SARS issues last-minute tax deadline warning for South Africans

 ·27 Mar 2024

As the tax revenue financial year draws to a close this week, the South African Revenue Service (SARS) notified taxpayers to settle their tax payments and debts by the end of this week.

SARS has labelled March a priority month for taxpayers and traders to settle their tax and customs payments and tax and customs debt on or before the last business day of this month, which is Thursday (28 March 2024).

SARS said tax payments can be made via a bank, electronic funds transfer (EFT), eFiling or the SARS MobiApp Customs payments can also be made at any SARS customs office.

“It is important that taxpayers and traders perform the payment transaction during business hours to authorise their banking institutions to release the payment to SARS – a required step if the payment is made via eFiling and the MobiApp.”

“Balance amount enquiries may be made by requesting a statement of account on eFiling or the SARS MobiApp or by SMS to SARS on 47277,” the revenue service said.

Tough times for the taxman

SARS is under pressure to boost tax collection in 2024 as the country faces a major budget deficit and little room to close the gap through new revenue sources.

With a weak performance by South Africa’s economy resulting in a sharp deterioration in tax revenue collection for 2023/24, the government has proposed tax measures to alleviate immediate fiscal pressure and support faster debt stabilisation.

At the 2024 National Budget Speech, Finance Minister Enoch Godongwana said at R1.73 trillion, tax revenue for 2023/24 is R56.1 billion lower than estimated in the 2023 Budget.

The budget contained tax measures to raise R15 billion in 2024/25 to alleviate immediate fiscal pressure and support faster debt stabilisation.

Revenue is mostly raised through personal income tax by not adjusting the tax brackets, rebates and medical tax credits for inflation.

Among the caveats, PWC noted import VAT had been negatively affected by challenges in transporting goods into the country amid Transnet’s woes, with it expected to decline 5.4% y-o-y.

Logistics challenges at ports also weighed on customs duties, which are expected to be roughly R5 billion less than the R8 billion forecasted in the MTBPS.

PwC said, alongside import VAT, customs duty collections have been weighed down by a drop in renewable energy investment amid China’s own export troubles at the end of last year.

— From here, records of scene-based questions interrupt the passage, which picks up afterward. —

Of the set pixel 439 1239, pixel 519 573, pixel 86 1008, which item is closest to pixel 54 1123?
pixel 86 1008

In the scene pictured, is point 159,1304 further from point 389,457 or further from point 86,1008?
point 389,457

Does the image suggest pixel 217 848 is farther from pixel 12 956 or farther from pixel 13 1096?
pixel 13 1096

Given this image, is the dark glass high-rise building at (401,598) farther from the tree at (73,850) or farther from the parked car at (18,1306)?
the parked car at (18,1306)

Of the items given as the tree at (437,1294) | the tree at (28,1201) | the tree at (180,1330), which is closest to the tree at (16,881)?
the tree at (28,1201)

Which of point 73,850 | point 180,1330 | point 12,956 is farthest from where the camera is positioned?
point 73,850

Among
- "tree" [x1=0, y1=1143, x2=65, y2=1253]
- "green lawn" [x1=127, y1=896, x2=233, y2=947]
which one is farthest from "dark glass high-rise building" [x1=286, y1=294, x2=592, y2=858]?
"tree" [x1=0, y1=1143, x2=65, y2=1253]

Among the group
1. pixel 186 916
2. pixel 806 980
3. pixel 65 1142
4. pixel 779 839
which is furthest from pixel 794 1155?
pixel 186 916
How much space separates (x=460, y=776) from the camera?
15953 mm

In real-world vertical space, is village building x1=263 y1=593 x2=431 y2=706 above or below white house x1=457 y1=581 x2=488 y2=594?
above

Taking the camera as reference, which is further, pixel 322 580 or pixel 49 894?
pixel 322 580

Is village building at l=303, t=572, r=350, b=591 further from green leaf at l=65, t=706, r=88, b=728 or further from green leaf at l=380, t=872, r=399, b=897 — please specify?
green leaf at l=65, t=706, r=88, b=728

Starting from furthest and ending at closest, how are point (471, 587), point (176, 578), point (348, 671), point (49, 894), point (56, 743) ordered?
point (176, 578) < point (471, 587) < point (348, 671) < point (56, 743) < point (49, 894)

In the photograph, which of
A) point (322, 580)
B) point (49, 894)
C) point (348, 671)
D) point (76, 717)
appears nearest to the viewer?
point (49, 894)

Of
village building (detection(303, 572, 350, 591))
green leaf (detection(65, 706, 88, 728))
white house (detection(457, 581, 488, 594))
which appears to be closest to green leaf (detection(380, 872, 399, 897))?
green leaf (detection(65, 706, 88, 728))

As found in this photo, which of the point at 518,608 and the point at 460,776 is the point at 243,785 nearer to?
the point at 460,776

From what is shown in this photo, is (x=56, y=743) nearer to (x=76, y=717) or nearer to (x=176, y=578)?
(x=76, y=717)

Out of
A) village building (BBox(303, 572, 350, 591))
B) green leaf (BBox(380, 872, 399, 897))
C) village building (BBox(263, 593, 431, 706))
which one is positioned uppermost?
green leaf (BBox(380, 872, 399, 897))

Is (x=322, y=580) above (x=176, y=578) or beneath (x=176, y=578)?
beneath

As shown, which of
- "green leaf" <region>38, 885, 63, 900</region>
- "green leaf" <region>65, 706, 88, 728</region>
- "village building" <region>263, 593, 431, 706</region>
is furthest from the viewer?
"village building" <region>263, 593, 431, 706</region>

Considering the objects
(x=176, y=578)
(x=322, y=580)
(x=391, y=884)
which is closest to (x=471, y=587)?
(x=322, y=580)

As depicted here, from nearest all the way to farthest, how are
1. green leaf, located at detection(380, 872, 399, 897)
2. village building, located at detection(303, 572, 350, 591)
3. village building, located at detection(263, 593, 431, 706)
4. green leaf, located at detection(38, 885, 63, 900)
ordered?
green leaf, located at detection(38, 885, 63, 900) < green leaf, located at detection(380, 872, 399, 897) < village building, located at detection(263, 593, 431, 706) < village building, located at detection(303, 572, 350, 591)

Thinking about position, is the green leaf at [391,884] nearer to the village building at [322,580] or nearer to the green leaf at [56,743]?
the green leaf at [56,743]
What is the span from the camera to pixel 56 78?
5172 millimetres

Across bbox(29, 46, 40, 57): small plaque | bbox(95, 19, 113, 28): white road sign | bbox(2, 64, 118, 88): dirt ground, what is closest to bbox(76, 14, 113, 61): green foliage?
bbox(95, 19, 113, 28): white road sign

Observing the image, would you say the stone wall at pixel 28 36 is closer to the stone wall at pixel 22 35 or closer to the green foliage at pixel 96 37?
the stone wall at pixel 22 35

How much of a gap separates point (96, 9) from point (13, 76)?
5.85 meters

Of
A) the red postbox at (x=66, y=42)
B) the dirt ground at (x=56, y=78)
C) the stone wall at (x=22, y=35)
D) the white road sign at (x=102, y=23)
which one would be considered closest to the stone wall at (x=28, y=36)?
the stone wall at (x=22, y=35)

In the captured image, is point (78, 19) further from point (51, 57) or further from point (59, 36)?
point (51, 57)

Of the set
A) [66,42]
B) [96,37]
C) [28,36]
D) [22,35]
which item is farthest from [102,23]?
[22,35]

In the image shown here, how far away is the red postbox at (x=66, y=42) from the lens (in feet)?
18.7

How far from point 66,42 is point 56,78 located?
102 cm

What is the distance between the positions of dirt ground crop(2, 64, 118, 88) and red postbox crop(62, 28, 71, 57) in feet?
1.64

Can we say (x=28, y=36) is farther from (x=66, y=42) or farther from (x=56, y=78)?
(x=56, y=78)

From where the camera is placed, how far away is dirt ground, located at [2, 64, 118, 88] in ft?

“Anecdotal evidence showed that by October last year, demand for solar power installations –
and associated imports from China – were down 70%-80% compared to earlier in 2023,” PwC said.

In November 2023, vessels carrying more than 100,000 inbound containers – an estimated R7 billion worth of goods – were stuck outside the ports at Durban, Ngqura and Gqeberha due to inefficiencies across these ports.

As a result, total imports dropped to R149.9 billion – a 9.0% year-on-year decline, with customs duties down 10.0%.